Getting to the bottom of this will be a challenge, in his view, “because it comes from the Trump administration, (so) it’s going to be immediately refuted” by a large swath of medical experts.
‘United the medical and scientific community’
Dr. Amesh Adalja, a Pittsburgh-based infectious disease expert and senior scholar at the Johns Hopkins Center for Health Security, said he reads the data himself to determine what is going on in terms of vaccines.
“I would not trust anything that Kennedy has control over,” Adalja said.
That includes several key authorities, including the CDC, the National Institutes of Health and the FDA, all of which dictate the country’s health guidelines and policies.
Some states are trying to fill the void as confidence in federal guidance wanes.
Pennsylvania announced Thursday it had joined Connecticut, Maine, Massachusetts, New Jersey, New York State, Rhode Island and New York City to launch the Northeast Public Health Collaborative.
The coalition will “protect the health, safety and well-being of all residents by providing information based on science, data, and evidence, while working to ensure equitable access to vaccines, medications and services,” according to a news release for the state.
The organization held its first meeting in August, where it started identifying opportunities to work together on public health emergency preparedness and response as well as vaccine schedules.
Offit called Monday’s news conference a jolt for some within the medical establishment.
“It’s really united the medical and scientific community,” Offit said.
Confusion and repercussions
Shifting guidelines have left patients and doctors with conflicting information.
“Clearly, the American Academy of Pediatrics, the American College of Obstetricians and Gynecologists, the Infectious Disease Society of America and states have created their own expert advisory bodies to make recommendations that they think are based on good data and are therefore good practices — the problem is it’s become fragmented.

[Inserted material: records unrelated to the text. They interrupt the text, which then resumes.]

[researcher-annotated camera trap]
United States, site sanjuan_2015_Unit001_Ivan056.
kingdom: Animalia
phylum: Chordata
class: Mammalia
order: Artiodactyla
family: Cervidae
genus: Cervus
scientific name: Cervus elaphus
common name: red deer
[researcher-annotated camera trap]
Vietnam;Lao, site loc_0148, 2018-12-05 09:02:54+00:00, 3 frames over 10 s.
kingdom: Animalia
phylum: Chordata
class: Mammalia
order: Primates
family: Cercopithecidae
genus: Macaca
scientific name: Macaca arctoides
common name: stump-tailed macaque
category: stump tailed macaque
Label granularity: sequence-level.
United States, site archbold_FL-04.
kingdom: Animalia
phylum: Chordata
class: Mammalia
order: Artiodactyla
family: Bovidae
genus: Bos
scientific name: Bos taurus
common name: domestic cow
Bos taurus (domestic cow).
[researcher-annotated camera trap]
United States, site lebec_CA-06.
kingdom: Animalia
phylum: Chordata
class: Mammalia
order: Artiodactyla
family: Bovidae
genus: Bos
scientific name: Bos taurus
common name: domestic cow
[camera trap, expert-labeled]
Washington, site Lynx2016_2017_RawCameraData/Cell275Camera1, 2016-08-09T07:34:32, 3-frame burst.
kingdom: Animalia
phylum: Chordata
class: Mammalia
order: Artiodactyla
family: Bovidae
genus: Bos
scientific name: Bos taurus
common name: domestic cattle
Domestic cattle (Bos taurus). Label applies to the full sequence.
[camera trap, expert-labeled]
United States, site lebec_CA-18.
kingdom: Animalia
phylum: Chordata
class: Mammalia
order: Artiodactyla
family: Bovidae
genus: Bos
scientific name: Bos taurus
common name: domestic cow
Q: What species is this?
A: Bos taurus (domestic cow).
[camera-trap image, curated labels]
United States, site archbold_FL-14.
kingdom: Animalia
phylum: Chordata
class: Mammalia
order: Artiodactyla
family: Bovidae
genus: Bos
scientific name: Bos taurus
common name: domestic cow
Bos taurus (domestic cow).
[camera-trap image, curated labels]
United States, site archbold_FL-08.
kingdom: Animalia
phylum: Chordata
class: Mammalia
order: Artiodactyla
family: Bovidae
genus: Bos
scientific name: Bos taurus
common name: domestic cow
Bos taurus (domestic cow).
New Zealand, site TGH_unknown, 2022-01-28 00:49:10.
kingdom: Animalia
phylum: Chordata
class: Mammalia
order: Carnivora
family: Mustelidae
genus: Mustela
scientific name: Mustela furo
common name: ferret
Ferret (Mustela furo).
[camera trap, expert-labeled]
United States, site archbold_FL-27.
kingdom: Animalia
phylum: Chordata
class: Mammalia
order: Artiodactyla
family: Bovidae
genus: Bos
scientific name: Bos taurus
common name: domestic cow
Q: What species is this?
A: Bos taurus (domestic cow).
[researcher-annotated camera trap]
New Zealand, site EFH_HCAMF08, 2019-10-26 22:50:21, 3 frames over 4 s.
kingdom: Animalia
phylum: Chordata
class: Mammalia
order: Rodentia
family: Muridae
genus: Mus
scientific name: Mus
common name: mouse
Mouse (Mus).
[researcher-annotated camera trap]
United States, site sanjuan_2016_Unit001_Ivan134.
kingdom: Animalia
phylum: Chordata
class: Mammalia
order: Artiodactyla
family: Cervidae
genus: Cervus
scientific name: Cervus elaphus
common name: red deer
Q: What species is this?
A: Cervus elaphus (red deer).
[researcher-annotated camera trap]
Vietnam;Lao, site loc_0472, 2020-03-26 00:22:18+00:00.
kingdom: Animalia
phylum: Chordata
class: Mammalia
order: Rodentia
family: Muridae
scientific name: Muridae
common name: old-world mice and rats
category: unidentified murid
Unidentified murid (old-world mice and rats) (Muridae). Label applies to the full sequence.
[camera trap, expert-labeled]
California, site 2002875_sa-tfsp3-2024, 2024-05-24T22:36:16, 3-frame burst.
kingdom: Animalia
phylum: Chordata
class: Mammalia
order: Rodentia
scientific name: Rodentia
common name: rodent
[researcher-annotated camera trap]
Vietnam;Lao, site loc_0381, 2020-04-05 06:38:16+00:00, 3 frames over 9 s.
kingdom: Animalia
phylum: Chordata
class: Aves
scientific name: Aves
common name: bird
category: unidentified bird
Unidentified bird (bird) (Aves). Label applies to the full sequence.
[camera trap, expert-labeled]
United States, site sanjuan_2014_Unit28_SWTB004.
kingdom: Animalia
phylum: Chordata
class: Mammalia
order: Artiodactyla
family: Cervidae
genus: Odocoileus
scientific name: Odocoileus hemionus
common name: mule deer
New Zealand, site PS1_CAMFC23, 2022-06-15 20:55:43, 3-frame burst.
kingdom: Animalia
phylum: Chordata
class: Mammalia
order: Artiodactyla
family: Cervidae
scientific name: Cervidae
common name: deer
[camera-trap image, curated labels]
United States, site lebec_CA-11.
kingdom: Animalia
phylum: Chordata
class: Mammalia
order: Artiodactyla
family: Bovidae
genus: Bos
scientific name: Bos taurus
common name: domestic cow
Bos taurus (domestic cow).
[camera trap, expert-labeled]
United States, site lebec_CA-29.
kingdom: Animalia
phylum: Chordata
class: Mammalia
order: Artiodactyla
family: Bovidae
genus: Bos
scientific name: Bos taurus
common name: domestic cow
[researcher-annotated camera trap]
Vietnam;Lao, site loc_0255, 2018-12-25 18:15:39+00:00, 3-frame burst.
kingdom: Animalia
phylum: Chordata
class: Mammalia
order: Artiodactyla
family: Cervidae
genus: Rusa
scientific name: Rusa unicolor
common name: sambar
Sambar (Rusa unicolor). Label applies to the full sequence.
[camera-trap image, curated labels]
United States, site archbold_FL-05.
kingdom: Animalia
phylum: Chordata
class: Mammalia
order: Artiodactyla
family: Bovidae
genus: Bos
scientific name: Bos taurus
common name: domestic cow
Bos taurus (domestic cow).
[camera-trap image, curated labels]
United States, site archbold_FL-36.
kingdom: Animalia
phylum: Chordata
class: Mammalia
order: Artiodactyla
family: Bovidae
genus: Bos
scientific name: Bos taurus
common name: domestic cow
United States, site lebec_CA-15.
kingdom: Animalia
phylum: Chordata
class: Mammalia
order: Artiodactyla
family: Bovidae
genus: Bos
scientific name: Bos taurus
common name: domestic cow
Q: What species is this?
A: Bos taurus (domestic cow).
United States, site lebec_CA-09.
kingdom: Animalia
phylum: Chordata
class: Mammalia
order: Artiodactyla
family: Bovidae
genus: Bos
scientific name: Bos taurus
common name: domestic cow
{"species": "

So people are unclear what exactly to look at,” Offit said.
To Offit, the answer is for doctors to look to guidance from their corresponding medical association. For example, pediatricians should abide by American Academy of Pediatrics guidelines.
The confusion has also led doctors to be unsure about what insurance companies will cover, he said.
The Pennsylvania Health Department said residents will continue to get insurance coverage for shots recommended by the CDC as of last year. It’s not clear when insurers might change vaccine coverage, if they desired.
In such an uncertain landscape, patients are best served consulting medical professionals, according to Ramaeker.
“I really think that for patients this can be a confusing time, and I think they need to rely on their medical providers to make informed decisions for them, in conjunction with them,” Ramaeker said.